3.2. HE analysis of pathological morphology

The histopathology from ovarian tissues of PCOS patients revealed expansion of multiple vesicles, decrease of granule cell layers, lack of mature luteal and ovarian stromal hyperplasia, while control ovarian tissues showed normal follicles at different developmental stages, relatively thick granule cell layer and presence of mature luteal (Fig. 1A and B). The histopathology from endometrial tissues of PCOS patients exhibited endometrial thickening, glandular epithelial cell hyperplasia, glandular distortion and endometrial stromal hyperplasia, while control endometrial tissues showed no obvious hyperplasia (Fig. 1C and D).

Figure 1.

Figure 1.

HE staining for pathological morphology of the ovarian and endometrial tissues. A: control ovarian tissues; B: ovarian tissues of PCOS patients, showing thickening of the tunica albuginea and fiber hyperplasia; C: control endometrial tissues; D: endometrial tissues of PCOS patients, presenting simple hyperplasia, unequal in gland size, irregular shape and less obvious polarity of the gland epithelial cells. Original magnification × 200 in all panels.

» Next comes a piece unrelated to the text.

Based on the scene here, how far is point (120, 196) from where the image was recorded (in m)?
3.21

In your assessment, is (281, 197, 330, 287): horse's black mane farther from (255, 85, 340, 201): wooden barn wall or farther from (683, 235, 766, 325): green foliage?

3.3. mRNA and protein expression analyses of AMHRII and INSR

AMHRII gene expression was significantly higher in ovary of PCOS patients than control group (P= 0.002), while INSR gene expression was significantly lower in endometrium of PCOS patients than control group (P= 0.036) (Table 4).

Table 4.

The expression of AMHIIR and INSR genes in endometriun and ovary of PCOS and control groups by RT-PCR

AMHRII/β-actin INSR/β actin
PCOS Conuol P PCOS Control P
Endometrium 0.370 ± 0.047 0.369 ± 0.056 0.976 0.680 ± 0.151 0.892 ± 0.110 0.036*
Ovary 0.670 ± 0.091 0.415 ± 0.081 0.002* 0.287 ± 0.108 0.298 ± 0.019 0.828

P*< 0.05 was considered statistically significant.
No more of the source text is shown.